By the Hearing Officer:
/s/ Alina Kantor Nir
Alina Kantor Nir
Dated: December 16, 2024
[1] See Blank v. Chelmsford Ob/Gyn, P.C., 420 Mass. 404, 407 (1995).
[2] Via email dated December 13, 2024, the District requested an advancement of the hearing date due to witness unavailability.
[3] Iannocchino v. Ford Motor Co., 451 Mass. 623, 636 (2008) (quoting Bell Atl. Corp. v. Twombly, 550 U.S. 544, 557 (2007)).
[4] Blank v. Chelmsford Ob/Gyn, P.C., 420 Mass. 404, 407 (1995).
[5] Golchin v. Liberty Mut. Ins. Co., 460 Mass. 222, 223 (2011) (internal quotation marks and citations omitted).
[6] See 20 U.S.C. §1415(b)(6)(A); 34 CFR §300.507(a); M.G.L. c71B, §2A(a)(i); 603 CMR §28.03.
[7] See 20 U.S.C. §1415(b)(6)(B); 34 CFR §507(a)(2).
[8] See 603 CMR §28.03.
[9] See In Re: Student v. Bay Path Reg’l Vocational Tech. High Sch., BSEA # 18-05746 (Figueroa, 2018).
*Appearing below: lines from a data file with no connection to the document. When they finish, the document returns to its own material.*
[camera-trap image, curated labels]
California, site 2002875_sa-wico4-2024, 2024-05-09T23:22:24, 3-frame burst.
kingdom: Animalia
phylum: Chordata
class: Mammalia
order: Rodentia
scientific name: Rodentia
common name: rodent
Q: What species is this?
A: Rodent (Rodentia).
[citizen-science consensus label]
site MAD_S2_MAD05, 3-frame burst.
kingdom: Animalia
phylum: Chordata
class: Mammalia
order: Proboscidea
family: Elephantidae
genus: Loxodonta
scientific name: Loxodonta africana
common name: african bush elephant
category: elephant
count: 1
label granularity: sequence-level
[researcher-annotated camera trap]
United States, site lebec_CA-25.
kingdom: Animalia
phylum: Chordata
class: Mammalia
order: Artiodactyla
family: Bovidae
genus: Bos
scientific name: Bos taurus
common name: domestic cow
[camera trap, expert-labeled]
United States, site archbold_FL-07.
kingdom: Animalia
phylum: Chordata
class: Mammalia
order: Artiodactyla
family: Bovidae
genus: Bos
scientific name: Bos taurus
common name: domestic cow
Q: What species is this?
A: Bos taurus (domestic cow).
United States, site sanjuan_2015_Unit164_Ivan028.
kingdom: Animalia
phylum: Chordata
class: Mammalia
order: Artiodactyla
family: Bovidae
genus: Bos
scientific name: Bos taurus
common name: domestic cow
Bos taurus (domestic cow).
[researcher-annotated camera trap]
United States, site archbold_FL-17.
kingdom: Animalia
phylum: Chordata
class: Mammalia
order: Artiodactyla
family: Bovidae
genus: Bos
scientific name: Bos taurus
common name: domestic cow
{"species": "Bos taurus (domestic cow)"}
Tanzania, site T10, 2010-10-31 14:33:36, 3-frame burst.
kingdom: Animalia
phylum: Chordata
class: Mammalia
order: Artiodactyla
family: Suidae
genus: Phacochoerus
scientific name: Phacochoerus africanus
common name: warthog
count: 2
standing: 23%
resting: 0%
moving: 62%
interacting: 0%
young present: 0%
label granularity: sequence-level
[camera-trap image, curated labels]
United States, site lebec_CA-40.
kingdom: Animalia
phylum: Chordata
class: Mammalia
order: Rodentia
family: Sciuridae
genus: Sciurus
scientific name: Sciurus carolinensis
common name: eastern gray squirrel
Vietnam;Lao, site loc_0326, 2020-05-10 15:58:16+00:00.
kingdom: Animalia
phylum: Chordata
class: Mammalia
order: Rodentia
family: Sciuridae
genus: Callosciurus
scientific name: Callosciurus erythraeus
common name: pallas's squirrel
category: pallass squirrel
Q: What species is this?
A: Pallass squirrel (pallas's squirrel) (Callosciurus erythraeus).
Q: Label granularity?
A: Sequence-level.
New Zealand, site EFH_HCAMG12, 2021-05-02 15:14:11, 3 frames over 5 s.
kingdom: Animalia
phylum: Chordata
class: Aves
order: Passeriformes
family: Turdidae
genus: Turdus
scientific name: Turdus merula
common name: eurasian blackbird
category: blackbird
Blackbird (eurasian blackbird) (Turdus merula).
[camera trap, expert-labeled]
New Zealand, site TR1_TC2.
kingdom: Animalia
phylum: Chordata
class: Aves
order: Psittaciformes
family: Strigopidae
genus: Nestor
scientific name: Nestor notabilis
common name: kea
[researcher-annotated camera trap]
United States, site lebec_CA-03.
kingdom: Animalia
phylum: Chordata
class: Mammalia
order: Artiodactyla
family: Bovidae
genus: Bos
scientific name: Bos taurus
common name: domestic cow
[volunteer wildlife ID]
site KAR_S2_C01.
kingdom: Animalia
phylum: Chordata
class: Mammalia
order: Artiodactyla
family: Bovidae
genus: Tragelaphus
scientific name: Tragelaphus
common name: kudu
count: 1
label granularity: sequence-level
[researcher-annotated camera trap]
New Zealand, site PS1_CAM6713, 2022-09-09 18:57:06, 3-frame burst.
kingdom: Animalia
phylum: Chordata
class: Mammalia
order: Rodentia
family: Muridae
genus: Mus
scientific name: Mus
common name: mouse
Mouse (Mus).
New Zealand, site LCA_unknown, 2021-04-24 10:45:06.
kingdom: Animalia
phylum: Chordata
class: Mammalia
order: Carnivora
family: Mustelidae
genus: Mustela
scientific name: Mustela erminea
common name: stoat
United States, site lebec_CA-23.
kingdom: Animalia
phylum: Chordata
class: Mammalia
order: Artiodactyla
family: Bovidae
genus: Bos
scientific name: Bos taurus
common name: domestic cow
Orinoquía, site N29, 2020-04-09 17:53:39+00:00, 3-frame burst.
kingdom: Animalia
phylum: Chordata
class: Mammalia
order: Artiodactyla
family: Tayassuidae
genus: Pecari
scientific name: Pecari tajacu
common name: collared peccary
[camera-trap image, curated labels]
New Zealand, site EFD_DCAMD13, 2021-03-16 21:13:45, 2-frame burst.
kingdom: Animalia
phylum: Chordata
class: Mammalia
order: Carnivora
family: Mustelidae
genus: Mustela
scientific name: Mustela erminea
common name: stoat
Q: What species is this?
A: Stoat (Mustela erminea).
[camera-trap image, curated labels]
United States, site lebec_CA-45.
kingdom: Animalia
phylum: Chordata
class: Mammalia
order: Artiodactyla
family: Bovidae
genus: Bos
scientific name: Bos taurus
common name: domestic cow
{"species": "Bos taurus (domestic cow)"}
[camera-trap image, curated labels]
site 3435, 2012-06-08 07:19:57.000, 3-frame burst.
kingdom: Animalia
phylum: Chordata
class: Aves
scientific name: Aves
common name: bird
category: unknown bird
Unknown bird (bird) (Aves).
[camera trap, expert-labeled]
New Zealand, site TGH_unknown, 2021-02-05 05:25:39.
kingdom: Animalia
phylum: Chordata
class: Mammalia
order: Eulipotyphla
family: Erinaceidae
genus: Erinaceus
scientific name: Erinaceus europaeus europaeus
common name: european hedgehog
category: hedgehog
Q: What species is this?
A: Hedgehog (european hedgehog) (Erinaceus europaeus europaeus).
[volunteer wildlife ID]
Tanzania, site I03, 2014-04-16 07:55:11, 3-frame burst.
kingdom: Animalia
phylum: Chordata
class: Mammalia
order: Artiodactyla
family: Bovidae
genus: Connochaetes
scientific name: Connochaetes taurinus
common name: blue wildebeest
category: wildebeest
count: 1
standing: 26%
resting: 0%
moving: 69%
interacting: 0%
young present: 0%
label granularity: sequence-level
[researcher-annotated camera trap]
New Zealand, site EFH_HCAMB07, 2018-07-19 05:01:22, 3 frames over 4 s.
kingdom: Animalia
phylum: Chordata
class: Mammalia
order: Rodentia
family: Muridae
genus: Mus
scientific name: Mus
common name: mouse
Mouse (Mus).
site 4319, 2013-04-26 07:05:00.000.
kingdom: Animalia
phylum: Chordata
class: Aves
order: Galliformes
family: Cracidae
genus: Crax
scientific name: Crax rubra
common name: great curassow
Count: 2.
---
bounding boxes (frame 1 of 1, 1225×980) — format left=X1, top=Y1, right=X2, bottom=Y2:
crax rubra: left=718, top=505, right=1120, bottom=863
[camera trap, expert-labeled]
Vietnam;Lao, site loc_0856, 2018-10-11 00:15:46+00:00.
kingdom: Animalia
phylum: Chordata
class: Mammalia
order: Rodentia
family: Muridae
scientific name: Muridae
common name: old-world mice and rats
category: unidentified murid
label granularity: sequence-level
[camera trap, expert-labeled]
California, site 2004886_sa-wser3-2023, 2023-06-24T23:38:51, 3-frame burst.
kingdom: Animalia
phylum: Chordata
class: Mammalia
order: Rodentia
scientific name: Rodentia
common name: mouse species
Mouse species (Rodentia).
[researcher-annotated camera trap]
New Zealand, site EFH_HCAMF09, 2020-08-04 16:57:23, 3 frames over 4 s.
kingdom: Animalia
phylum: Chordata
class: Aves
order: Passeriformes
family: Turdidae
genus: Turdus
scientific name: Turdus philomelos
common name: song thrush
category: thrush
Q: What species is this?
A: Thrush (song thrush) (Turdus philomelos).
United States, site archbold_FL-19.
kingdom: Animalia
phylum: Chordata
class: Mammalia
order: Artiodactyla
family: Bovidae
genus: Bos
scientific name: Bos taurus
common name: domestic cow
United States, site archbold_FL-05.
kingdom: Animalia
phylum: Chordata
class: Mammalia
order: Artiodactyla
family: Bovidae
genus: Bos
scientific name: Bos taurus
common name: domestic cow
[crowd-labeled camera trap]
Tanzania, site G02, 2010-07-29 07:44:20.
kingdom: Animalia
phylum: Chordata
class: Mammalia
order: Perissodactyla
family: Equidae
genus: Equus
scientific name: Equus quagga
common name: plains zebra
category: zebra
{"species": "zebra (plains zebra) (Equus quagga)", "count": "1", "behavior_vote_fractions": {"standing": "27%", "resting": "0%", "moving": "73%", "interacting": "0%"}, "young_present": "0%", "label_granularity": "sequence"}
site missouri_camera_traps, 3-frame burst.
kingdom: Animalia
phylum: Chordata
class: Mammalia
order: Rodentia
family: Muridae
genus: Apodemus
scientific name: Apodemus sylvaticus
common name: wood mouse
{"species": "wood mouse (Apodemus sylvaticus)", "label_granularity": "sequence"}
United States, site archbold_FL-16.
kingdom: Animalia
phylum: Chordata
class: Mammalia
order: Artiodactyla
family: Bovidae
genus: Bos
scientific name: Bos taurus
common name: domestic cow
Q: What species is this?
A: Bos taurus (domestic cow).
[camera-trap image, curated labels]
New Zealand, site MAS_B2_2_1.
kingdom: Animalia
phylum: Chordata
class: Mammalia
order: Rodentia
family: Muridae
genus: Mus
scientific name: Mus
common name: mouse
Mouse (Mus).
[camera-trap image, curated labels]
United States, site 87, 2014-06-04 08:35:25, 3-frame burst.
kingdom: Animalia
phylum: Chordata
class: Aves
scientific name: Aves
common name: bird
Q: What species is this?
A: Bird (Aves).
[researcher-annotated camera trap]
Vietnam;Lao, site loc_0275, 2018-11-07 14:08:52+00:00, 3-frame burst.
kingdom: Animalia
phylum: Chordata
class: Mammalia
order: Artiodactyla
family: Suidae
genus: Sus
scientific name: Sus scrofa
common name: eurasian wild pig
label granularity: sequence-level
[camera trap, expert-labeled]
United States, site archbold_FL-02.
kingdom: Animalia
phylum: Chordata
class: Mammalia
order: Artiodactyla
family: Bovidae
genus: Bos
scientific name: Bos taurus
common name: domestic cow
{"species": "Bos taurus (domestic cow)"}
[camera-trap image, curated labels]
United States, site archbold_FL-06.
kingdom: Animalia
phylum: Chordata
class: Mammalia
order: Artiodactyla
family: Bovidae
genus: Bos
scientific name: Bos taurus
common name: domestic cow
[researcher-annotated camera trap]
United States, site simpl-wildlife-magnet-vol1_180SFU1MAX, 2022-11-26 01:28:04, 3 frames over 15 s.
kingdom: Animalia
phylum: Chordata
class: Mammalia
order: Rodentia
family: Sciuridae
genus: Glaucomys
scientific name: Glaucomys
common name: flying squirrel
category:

[10] See In Re: Littleton Public Schools (Ruling on Parents’ Motion for Summary Judgment and School’s Motion to Dismiss), BSEA # 2009921 (Berman, 2020) (“In the context of a BSEA proceeding, a hearing request may be dismissed as moot if the party against whom the hearing request was filed grants all of the relief sought in the hearing request”); see also Nashoba Regional School District (Ruling), BSEA # 1906261(Byrne, 2019) (where on the first day of hearing, the district offered an IEP with “the requisite substantive elements to permit an immediate parental decision and the associated school placement” which the parents had sought in the due process complaint, there was nothing for the hearing officer to award that the district was not already offering, making the case moot).
[11] Blank, 420 Mass. at 407.
[12] See Erickson v. Pardus, 551 U.S. 89, 94 (2007) (court must hold a pro se complaint “to less stringent standards than formal pleadings drafted by lawyers”) (internal quotation marks omitted) (quoting Estelle v. Gamble, 429 U.S. 97, 106 (1976)). See also Fed. R. Civ. P. 8(e) (“Pleadings must be construed so as to do justice”).
[13] See Alexandra R. ex rel. Burke v. Brookline Sch. Dist., No. CIV. 06-CV-0215-JL, 2009 WL 2957991, at *2 (D.N.H. Sept. 10, 2009) (“State and federal law also establish safeguards that apply to due process hearings, including ‘the right to present evidence and confront, cross-examine and compel the attendance of witnesses’”) (citing 20 U.S.C. § 1415(h)(2)).